There is an argument that high-priced stocks reduce liquidity because traders have less incentive to post quotes. It is good for a stock to trade at a bid/ask spread of a couple of “ticks,” the minimum price increment for trading. If a stock is worth $50 and trades at a bid/ask spread of $49.99/$50.01, a trader who posts a bid to buy at $49.99 will be able to buy from anyone who wants to sell immediately. If it’s worth $500 and trades at $499.90/$500.10, a trader who posts a bid to buy at $499.90 might lose out to a trader who bids $499.91. You can’t reliably earn a “normal” spread by trading the stock, so your incentive to provide liquidity is lower.

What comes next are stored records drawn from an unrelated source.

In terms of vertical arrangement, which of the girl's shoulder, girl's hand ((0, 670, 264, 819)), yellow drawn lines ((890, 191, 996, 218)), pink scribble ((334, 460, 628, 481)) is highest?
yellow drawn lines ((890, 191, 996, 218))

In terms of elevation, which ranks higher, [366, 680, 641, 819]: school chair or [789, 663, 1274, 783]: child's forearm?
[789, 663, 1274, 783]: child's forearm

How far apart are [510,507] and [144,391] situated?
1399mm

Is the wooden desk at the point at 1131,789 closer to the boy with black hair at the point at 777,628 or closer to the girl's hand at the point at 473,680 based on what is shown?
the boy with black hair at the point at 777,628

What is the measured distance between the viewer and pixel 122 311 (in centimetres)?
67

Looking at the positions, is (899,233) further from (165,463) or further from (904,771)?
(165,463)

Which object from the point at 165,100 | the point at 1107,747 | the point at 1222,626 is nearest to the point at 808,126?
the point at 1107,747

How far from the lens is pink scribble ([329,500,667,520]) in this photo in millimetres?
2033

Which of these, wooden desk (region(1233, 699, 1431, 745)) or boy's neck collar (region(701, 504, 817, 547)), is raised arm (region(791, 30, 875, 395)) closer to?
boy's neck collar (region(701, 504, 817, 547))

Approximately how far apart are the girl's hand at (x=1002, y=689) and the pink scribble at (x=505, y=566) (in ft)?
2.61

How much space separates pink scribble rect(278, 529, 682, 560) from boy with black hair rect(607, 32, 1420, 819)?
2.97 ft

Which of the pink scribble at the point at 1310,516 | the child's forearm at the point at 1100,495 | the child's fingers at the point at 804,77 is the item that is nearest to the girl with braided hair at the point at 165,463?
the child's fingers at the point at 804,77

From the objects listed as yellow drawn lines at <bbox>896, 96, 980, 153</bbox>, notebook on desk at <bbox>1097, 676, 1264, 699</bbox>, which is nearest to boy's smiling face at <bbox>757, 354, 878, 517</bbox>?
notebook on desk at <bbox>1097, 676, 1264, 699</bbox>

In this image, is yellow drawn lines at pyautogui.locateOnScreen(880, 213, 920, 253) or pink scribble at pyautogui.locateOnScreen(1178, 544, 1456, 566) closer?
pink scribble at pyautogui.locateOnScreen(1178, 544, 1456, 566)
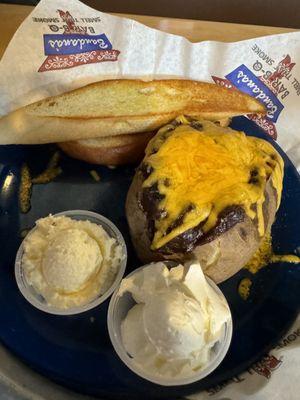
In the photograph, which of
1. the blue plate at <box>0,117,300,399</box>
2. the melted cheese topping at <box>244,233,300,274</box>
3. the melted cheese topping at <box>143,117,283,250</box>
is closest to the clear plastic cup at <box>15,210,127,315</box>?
the blue plate at <box>0,117,300,399</box>

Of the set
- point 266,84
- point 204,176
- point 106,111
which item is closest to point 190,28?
point 266,84

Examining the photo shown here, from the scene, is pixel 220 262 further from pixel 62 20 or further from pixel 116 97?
pixel 62 20

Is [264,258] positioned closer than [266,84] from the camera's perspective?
Yes

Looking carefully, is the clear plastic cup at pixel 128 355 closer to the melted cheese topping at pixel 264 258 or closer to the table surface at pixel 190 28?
the melted cheese topping at pixel 264 258

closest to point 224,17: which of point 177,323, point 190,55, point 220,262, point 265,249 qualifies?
point 190,55

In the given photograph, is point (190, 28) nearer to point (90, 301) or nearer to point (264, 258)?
point (264, 258)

Nasdaq published a paper arguing this point

At the time of Apple’s last split, in 2014, one popular explanation was that Apple was trying to get into the Dow Jones Industrial Average, which is still price-weighted and so still has an old-fashioned fondness for normal-priced stocks, but that worked and now it’s in the Dow so that’s no reason to split again"

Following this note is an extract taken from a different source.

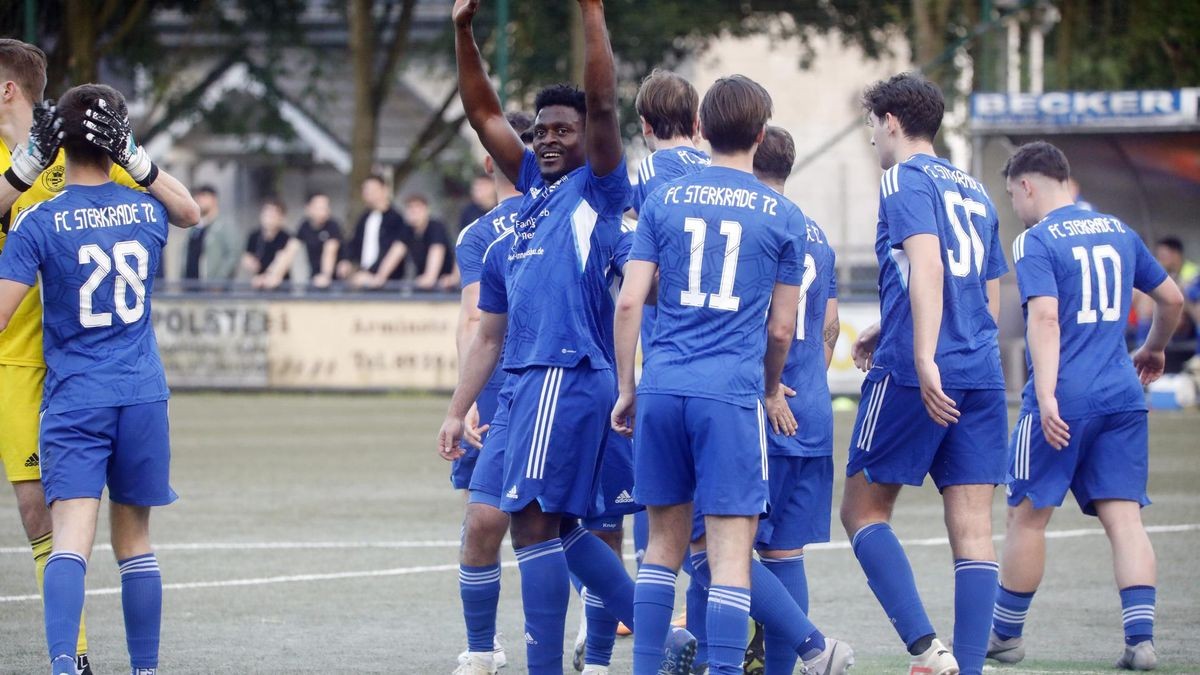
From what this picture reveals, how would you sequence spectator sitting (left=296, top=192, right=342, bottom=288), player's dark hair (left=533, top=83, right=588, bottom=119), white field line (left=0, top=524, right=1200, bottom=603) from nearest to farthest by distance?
1. player's dark hair (left=533, top=83, right=588, bottom=119)
2. white field line (left=0, top=524, right=1200, bottom=603)
3. spectator sitting (left=296, top=192, right=342, bottom=288)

To entice retail investors to dump money in, brokered by Robinhood, one share at a time (in TSLAs case)

I’m on the fence about TSLA, their value is based on their perceived lead on autonomous driving, which is questionable. Their accounting practices are a bit shady as well. I’m not looking forward to it’s inclusion to the S&P 500.

Stock splits can also be used for companies with values too low (A reverse split) . These companies split to increase the value of stocks in order to prevent delisting from exchanges.
wouldn't a split lower the value of the share price, making it closer to a "penny stock"?
It's commonly called a reverse split.
That's a reverse split. Take the price ie from 10 cents to $1 by doing a 1 for 10 reverse split.
I think I prefer stock splits over dealing with fractional shares.
Fractional shares are already a thing on many brokerage platforms.
Yes, and also finer grained control in general even for larger portfolios. Almost like increasing the resolution.
Also makes the perception of the stock being cheaper. I can't tell you how many times I heard someone say company X stock is cheaper than company Y becausetthey compare nominal price.